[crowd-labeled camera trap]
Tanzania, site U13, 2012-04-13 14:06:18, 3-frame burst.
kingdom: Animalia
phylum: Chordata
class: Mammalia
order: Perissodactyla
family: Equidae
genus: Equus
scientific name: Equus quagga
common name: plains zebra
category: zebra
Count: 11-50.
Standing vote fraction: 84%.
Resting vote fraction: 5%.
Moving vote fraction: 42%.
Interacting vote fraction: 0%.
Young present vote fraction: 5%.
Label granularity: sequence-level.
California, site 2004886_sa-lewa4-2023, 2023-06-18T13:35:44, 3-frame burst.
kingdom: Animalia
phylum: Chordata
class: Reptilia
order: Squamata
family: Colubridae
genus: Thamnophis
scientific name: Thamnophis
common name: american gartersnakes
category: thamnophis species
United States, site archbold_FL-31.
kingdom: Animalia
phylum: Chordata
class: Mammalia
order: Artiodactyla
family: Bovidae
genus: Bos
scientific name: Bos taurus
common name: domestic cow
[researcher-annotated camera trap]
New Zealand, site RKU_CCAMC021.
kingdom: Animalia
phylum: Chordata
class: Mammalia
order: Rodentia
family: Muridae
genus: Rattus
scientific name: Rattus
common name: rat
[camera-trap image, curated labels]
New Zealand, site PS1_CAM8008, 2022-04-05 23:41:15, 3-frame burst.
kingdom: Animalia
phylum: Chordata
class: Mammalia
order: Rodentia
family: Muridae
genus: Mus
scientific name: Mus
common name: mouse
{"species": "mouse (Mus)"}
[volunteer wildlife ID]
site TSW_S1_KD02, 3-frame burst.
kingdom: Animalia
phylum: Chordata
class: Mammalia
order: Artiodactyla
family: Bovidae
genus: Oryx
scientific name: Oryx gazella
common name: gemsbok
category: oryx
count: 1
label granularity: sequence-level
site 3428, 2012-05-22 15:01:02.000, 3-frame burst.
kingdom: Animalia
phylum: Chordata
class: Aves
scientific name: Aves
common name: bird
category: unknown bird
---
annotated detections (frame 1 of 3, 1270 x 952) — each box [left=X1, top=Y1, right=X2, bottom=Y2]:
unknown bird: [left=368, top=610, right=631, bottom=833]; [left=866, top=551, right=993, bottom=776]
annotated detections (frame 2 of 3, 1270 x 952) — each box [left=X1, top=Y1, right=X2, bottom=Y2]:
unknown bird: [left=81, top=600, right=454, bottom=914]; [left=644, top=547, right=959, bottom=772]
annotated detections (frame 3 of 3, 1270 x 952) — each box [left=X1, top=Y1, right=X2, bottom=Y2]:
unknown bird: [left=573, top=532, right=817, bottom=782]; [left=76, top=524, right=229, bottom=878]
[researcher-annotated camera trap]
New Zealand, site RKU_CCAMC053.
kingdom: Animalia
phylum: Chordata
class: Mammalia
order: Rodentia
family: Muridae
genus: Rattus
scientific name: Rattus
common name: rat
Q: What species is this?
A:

# # #

When the string "scientific" appears in a line of the records above, that line is to be copied.

scientific name: Equus quagga
scientific name: Thamnophis
scientific name: Bos taurus
scientific name: Rattus
scientific name: Mus
scientific name: Oryx gazella
scientific name: Aves
scientific name: Rattus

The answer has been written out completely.